Last week the President of the World Bank Group launched at the Spring Meetings the report "Prosperity for All." One of the interesting areas the note reported on was the interrelationship between growth, movements in the income distribution and poverty reduction.
There are various ways of showing the impact of growth on people’s income and its interrelationship with a country’s income distribution. In comparing distributions over time, one of the more useful graphs is a Pen’s Parade (figure 1a), named after another Dutch economist as so many inequality or poverty measures are (other examples are the Theil index and Thorbecke for the Foster-Greer-Thorbecke Poverty Measure).
The Pen’s parade lines up every person from poorest to richest on the horizontal axis, while the vertical axis shows the level of expenditure (or income) per capita. The $1.25 a day line intersects with Pen’s parade for 1990 and 2010 at 43.1 and 20.6 percent respectively, providing the percentage of the population living below the extreme poverty line in the developing world in those years. One can see that growth in developing countries has accrued to a large extent to the middle quintiles, as the difference between the income earned in 1990 and 2010 is the largest at those percentiles.
Another way of depicting an income distribution is to show income on the horizontal axis, count how many people earn that particular level of income, then stack them on top of one another such that the number on the vertical axis represents them (figure 1.b). One can see that in 1990 the largest number of people making the same income (the peak of the distribution graph), made less than $1.25 a day, while in 2010 the peak had come close to $1.65 a day. Note that the full population of the developing world in 1990 and 2010 is captured below each income distributional line respectively.

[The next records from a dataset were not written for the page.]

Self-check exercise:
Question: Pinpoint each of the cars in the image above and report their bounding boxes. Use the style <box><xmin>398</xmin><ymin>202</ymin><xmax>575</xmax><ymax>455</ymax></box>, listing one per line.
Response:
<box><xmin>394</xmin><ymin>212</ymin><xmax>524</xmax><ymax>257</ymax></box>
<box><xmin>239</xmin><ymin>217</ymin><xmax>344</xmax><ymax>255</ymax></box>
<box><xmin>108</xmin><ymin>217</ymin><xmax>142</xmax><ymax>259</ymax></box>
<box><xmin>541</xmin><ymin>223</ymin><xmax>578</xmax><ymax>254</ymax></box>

As such, one can get an informed idea about the implication of shifts in the income distribution often caused by growth. In turn a picture also emerges of the effect of those shifts on the extreme poor.
Figure 1a: Pen’s parade
Figure 1b: Income distribution for developing countries
Another interesting observation from figure 1b is that far fewer people lived on or close to US$1.25 a day in 2010 than in 1990. Hence, shifting the income distribution to the right using the same growth rates as experienced in the recent past will lift fewer people out of poverty than was the case in 1990. This happens not just because there are fewer extremely poor, as we can see from figure 1a, but also because the 2010 income distribution lies well below the 1990 income distribution. Consequently, it will likely become harder and harder to lift people out of poverty through growth alone. While growth remains vital, we need to complement efforts to enhance growth with policies that allocate more resources to the extreme poor. This can be accomplished to some extent by focusing on inclusiveness, particularly with respect to job creation, and/or through government programs, such as public works, and cash transfer programs.